Auch Strache zeigte sich vom Widerstand gegen die Reform nicht überrascht und meinte ebenfalls, dass es vielen nur um Eigen- und Machtinteressen gehe. Berechtigte Kritik werde man berücksichtigen, er sehe diese aber derzeit nicht.

Gesetz verfassungswidrig?

Wesentliche Kritik kommt vom Hauptverband der Sozialversicherungsträger sowie von zahlreichen Krankenkassen: Mit der Reform werde in die Selbstverwaltung eingegriffen, das sei verfassungswidrig, heißt es in der Stellungnahme des Hauptverbandes. So gehörten die Beitragsprüfung und -einhebung zum Kerngeschäft der Krankenkassen. Diese Aufgaben an die Finanz zu übertragen verletze die verfassungsmäßig garantierten Rechte der Kassen.

Auch die paritätische Besetzung der Gremien durch Vertreter der Arbeitgeber und Arbeitnehmer sei mit der Selbstverwaltung nicht vereinbar. Denn deren Prinzip sei es, dass die Versicherten – und das sind bei den meisten Kassen die Arbeitnehmer – ihre eigenen Vertreter wählen können. Der Obmann der Salzburger Gebietskrankenkasse, Andreas Huss, argumentierte am Mittwoch ähnlich: Die paritätische Besetzung lasse sich nicht einmal damit rechtfertigen, dass sowohl Arbeitgeber als auch Arbeitnehmer Beiträge einzahlen würden. Denn die Dienstgeber würden über Arbeitgeberbeiträge nur 28,7 und nicht 50 Prozent der Beiträge bezahlen. Huss sprach von einer „Verstaatlichung des Gesundheitswesens“.

Kärnten protestiert

Wenig Freude hat man im Gesundheitsministerium mit den vom Kärntner Landeshauptmann, Peter Kaiser, geforderten Verhandlungen im Rahmen des Konsultationsmechanismus. Gespräche würden ohnehin laufend geführt, teilte ein Sprecher von Beate Hartinger-Klein (FPÖ) mit. Auch Kaisers Befürchtungen, das Land könnte finanzielle Nachteile haben, seien unbegründet. Der bisher über verschiedene Mechanismen vorgenommene finanzielle Ausgleich unter den einzelnen Gebietskrankenkassen sei auch in Zukunft gewährleistet.

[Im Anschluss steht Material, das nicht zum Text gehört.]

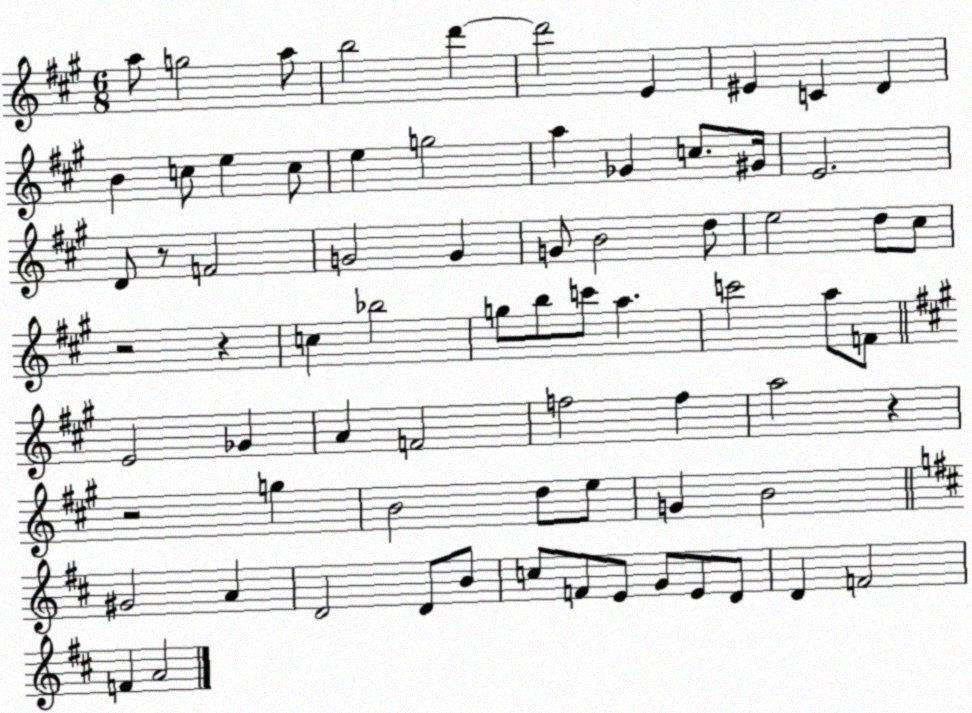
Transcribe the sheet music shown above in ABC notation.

X:1
T:Untitled
M:6/8
L:1/4
K:A
a/2 g2 a/2 b2 d' d'2 E ^E C D B c/2 e c/2 e g2 a _G c/2 ^G/4 E2 D/2 z/2 F2 G2 G G/2 B2 d/2 e2 d/2 ^c/2 z2 z c _b2 g/2 b/2 c'/2 a c'2 a/2 F/2 E2 _G A F2 f2 f a2 z z2 g B2 d/2 e/2 G B2 ^G2 A D2 D/2 B/2 c/2 F/2 E/2 G/2 E/2 D/2 D F2 F A2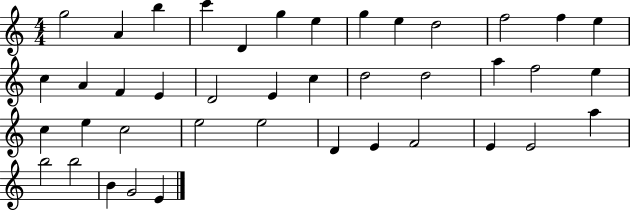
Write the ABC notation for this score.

X:1
T:Untitled
M:4/4
L:1/4
K:C
g2 A b c' D g e g e d2 f2 f e c A F E D2 E c d2 d2 a f2 e c e c2 e2 e2 D E F2 E E2 a b2 b2 B G2 E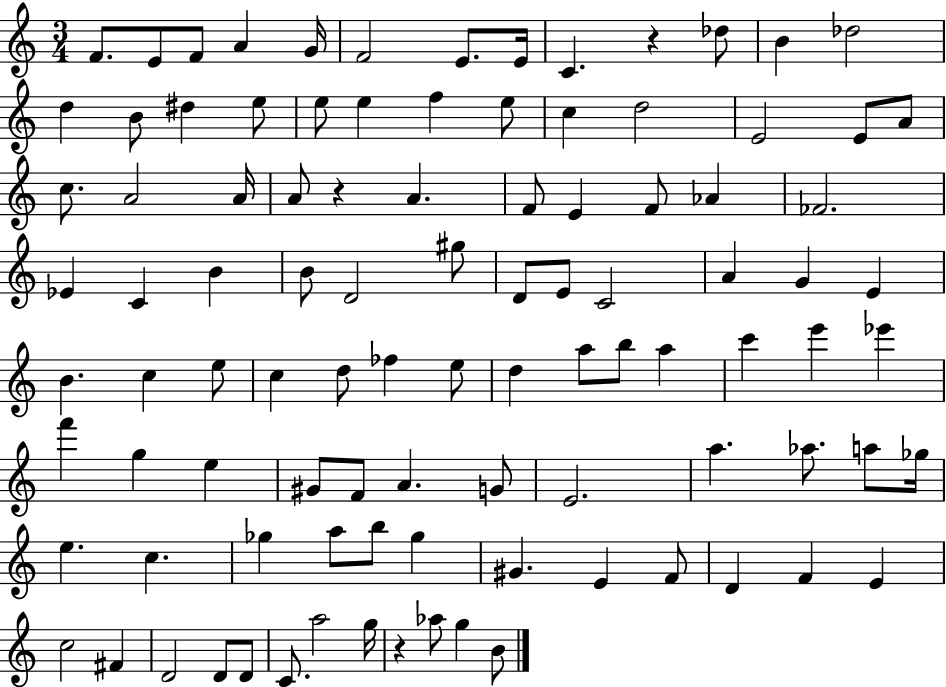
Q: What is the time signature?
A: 3/4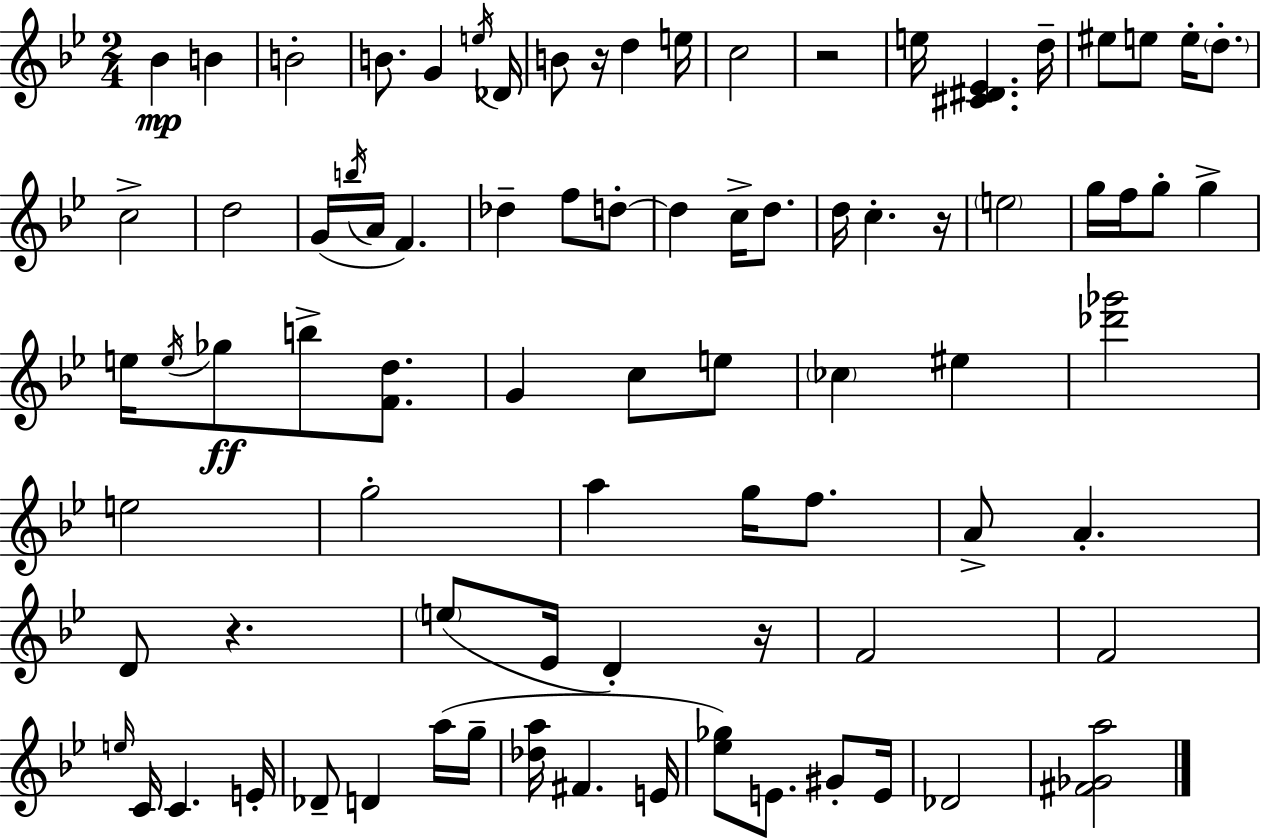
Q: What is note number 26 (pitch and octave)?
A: D5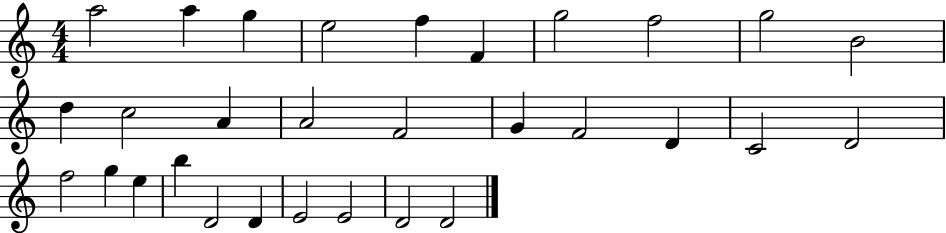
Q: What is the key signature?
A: C major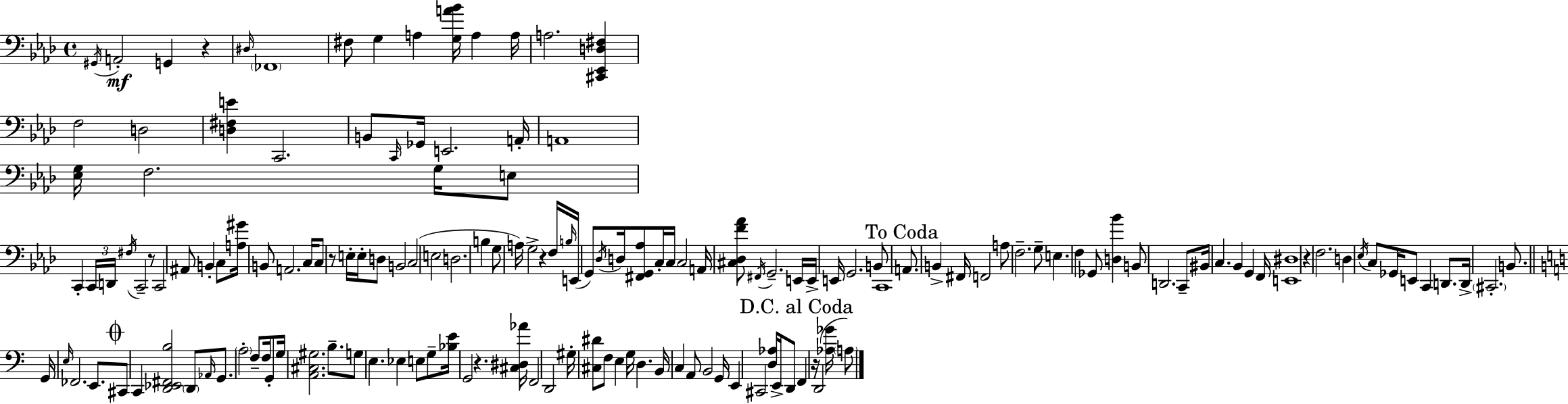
X:1
T:Untitled
M:4/4
L:1/4
K:Ab
^G,,/4 A,,2 G,, z ^D,/4 _F,,4 ^F,/2 G, A, [G,A_B]/4 A, A,/4 A,2 [^C,,_E,,D,^F,] F,2 D,2 [D,^F,E] C,,2 B,,/2 C,,/4 _G,,/4 E,,2 A,,/4 A,,4 [_E,G,]/4 F,2 G,/4 E,/2 C,, C,,/4 D,,/4 ^F,/4 C,,2 z/2 C,,2 ^A,,/2 B,, C,/2 [A,^G]/4 B,,/2 A,,2 C,/4 C,/2 z/2 E,/4 E,/4 D,/2 B,,2 C,2 E,2 D,2 B, G,/2 A,/4 G,2 z F,/4 B,/4 E,,/4 G,,/2 _D,/4 D,/4 [^F,,G,,_A,]/2 C,/4 C,/4 C,2 A,,/4 [^C,_D,F_A]/2 ^F,,/4 G,,2 E,,/4 E,,/4 E,,/4 G,,2 B,,/2 C,,4 A,,/2 B,, ^F,,/4 F,,2 A,/2 F,2 G,/2 E, F, _G,,/2 [D,_B] B,,/2 D,,2 C,,/2 ^B,,/4 C, _B,, G,, F,,/4 [E,,^D,]4 z F,2 D, _E,/4 C,/2 _G,,/4 E,,/2 C,, D,,/2 D,,/4 ^C,,2 B,,/2 G,,/4 E,/4 _F,,2 E,,/2 ^C,,/2 C,, [D,,_E,,^F,,B,]2 D,,/2 _A,,/4 G,,/2 A,2 F,/2 F,/4 G,,/2 G,/4 [A,,^C,^G,]2 B,/2 G,/2 E, _E, E,/2 G,/2 [_B,E]/4 G,,2 z [^C,^D,_A]/4 F,,2 D,,2 ^G,/4 [^C,^D]/2 F,/2 E, G,/4 D, B,,/4 C, A,,/2 B,,2 G,,/4 E,, ^C,,2 [D,_A,]/4 E,,/4 D,,/2 F,, z/4 D,,2 [_A,_G]/4 A,/2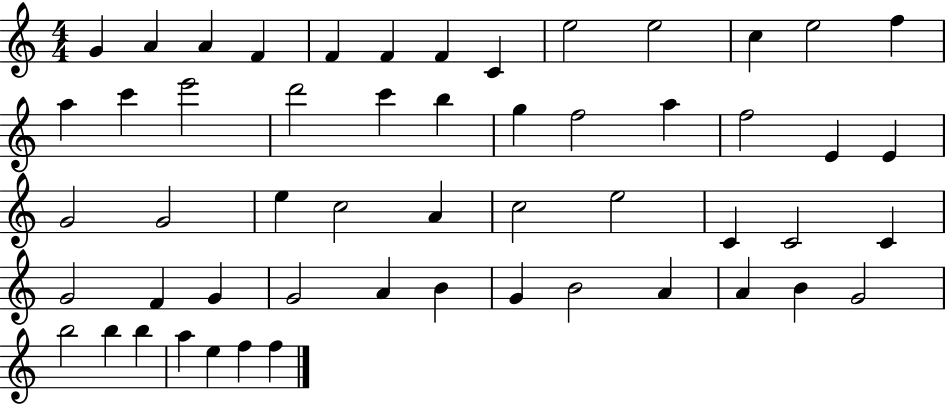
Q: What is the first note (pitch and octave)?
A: G4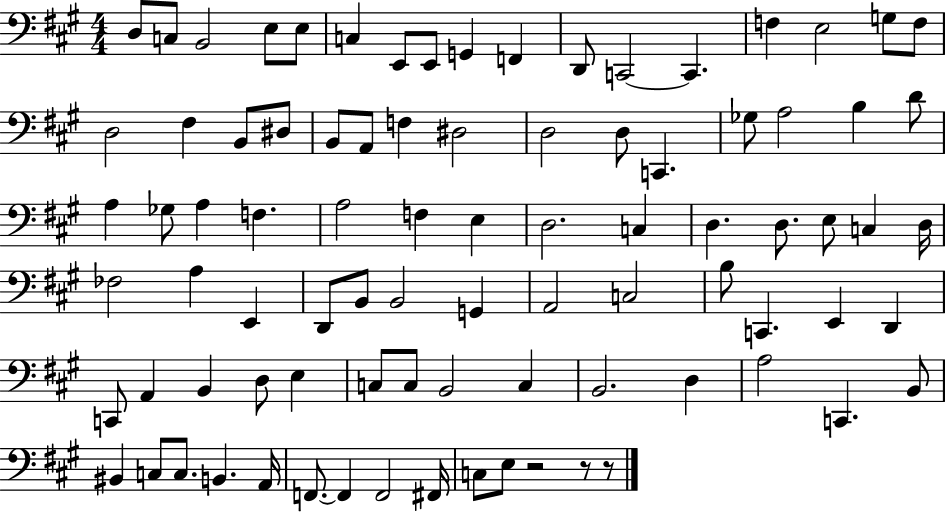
D3/e C3/e B2/h E3/e E3/e C3/q E2/e E2/e G2/q F2/q D2/e C2/h C2/q. F3/q E3/h G3/e F3/e D3/h F#3/q B2/e D#3/e B2/e A2/e F3/q D#3/h D3/h D3/e C2/q. Gb3/e A3/h B3/q D4/e A3/q Gb3/e A3/q F3/q. A3/h F3/q E3/q D3/h. C3/q D3/q. D3/e. E3/e C3/q D3/s FES3/h A3/q E2/q D2/e B2/e B2/h G2/q A2/h C3/h B3/e C2/q. E2/q D2/q C2/e A2/q B2/q D3/e E3/q C3/e C3/e B2/h C3/q B2/h. D3/q A3/h C2/q. B2/e BIS2/q C3/e C3/e. B2/q. A2/s F2/e. F2/q F2/h F#2/s C3/e E3/e R/h R/e R/e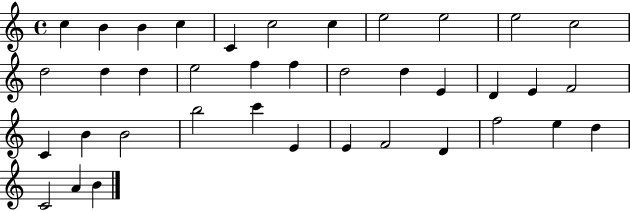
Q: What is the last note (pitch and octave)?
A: B4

Sollte Kaiser auf Verhandlungen bestehen, wird die Gesundheitsministerin diese aber nicht verhindern können: Der 15a-Vertrag zwischen Bund und Ländern sieht vor, dass die Länder den Konsultationsmechanismus in Gang setzen können, wenn Länderinteressen betroffen sind. (APA/red.)